AIM OF THE TASK
Starting at the line that contains "Pops of color" in the listing below, write out every line word for word until you have written the line that contains "Vendors line downtown".

DATA FOR THIS EXERCISE

--- START ---

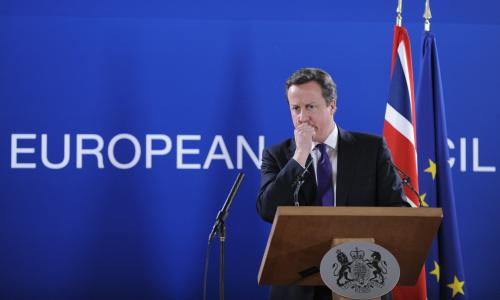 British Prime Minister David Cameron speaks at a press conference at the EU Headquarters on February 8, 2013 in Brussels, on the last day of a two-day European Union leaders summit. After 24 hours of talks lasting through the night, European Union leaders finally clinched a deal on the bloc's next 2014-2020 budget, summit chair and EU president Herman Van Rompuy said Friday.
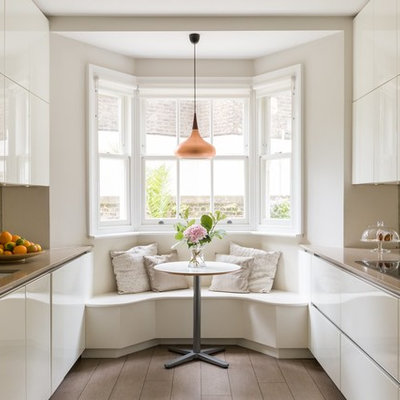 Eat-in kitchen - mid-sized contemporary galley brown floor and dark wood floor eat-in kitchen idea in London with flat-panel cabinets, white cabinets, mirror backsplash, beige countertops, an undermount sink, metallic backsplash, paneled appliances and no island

--- END ---
--- START ---

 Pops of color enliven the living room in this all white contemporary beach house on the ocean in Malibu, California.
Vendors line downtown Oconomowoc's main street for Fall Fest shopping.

--- END ---
--- START ---

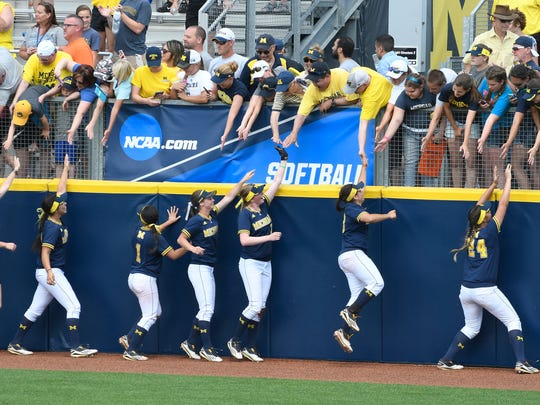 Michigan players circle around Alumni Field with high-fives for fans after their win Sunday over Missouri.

--- END ---

YOUR RESPONSE
 Pops of color enliven the living room in this all white contemporary beach house on the ocean in Malibu, California.
Vendors line downtown Oconomowoc's main street for Fall Fest shopping.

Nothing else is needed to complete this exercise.